At the macro level, engines which are not balanced perfectly can cause enough vibration in a commercial aircraft that passengers experience a rough ride and can become alarmed. Again, engine vibration results in a loss of performance – since the energy causing the vibration would, in a balanced engine, go into producing thrust – and produce wear and tear on parts within the engine, as well as on the engine pylon and possibly also on airframe structures.
This is where field balancing comes in. The task usually takes place on-wing and according to Biffi, is typically used for engine fans, blowers, impellers, electrical motors and other equipment rather than rotors inside the engine. (To correct an imbalance in an interior rotor you need to have free access to it, which is not usually possible outside the MRO shop.) Generally, says Hicks, new engines or engines which have just left the overhaul test cell do not require much balancing when mounted on an aircraft. However, some airlines like to perform a balance check straight after installing an engine, in an attempt to reduce vibration levels further.

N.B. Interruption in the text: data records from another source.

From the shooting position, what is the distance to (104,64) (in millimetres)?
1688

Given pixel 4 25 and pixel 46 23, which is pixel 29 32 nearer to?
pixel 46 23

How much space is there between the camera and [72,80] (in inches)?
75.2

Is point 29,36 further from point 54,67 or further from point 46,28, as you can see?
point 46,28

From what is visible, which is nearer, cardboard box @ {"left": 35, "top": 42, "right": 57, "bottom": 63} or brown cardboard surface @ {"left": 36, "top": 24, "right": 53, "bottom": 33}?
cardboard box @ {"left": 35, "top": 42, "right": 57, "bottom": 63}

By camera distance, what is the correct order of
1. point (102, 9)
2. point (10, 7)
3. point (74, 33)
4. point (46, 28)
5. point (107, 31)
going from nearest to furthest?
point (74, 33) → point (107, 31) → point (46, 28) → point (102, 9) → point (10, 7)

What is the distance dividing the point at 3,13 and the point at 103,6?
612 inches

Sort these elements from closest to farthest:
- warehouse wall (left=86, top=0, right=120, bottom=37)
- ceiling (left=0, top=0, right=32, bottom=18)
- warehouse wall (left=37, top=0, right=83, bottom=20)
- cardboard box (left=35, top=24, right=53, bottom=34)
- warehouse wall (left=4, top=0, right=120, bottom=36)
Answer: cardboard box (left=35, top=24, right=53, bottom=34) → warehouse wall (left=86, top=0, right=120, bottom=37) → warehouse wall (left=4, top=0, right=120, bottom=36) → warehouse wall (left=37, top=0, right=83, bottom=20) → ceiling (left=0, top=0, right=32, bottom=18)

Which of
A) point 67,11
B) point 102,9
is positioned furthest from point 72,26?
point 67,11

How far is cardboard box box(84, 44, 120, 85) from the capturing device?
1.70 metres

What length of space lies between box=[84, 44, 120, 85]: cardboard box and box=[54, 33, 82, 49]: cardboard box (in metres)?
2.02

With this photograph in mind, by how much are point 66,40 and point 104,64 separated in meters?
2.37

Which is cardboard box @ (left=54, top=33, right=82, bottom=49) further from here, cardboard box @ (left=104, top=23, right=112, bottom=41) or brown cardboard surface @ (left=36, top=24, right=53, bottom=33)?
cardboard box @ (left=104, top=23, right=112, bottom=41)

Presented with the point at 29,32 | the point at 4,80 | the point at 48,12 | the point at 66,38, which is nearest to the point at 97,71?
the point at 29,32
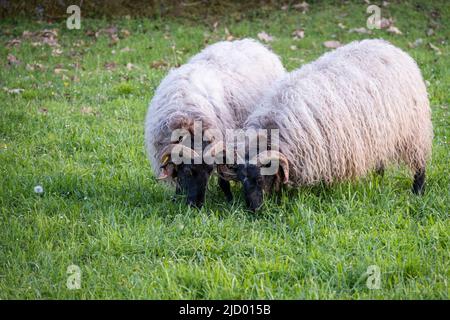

Biffi says the field balancing process is not complicated. Depending on the balancing equipment used, it involves a first spin without test weights, a second one with a test weight on one axis and a third, final spin with a test weight on the other axis. (For a single-axis balancing the third step is not required.) Since the balancing equipment does not "know" the pertinent dimensional or calibration values for the rotor, this is a self-calibration procedure: the machine obtains calibration values from analysing the spins with the test weights applied. After calibration values are obtained, the test weights are removed and the machine can calculate the rotor’s true imbalance.
Field balancing may be even simpler with the portable 'PBS-4100 Plus'. According to Hicks, it involves connecting the balancing equipment to the engine, making one or more engine runs to measure the nature of the vibration, installing the calculated trim balancing weights and performing a final engine run to ensure that the engine’s vibration levels have been reduced successfully.
This task takes from one to three hours depending on the aircraft type, the engine model and local requirements for testing. Connecting field balancing equipment to most modern commercial aircraft is a very easy task, according to Hicks. It involves running a cable from the aircraft’s vibration measuring unit to the balancing equipment. (Boeing calls the units “aircraft vibration monitors”, while Airbus calls them “engine vibration monitoring units”.)
Hicks says installing trim weights in an engine is a relatively quick and simple task. More time is usually expended waiting for the engine to cool down after being run than in actually installing the weights. Most of the time required for vibration trim balancing is usually taken up in actually getting the aircraft to and from its designated engine run-up location on the airfield.
Flying on a commercial aircraft today usually means a quiet, smooth and trouble-free ride; the high-technology balancing act performed by engine manufacturers, MROs, airlines and the specialist companies which make balancing equipment and tooling have a great deal to do with that.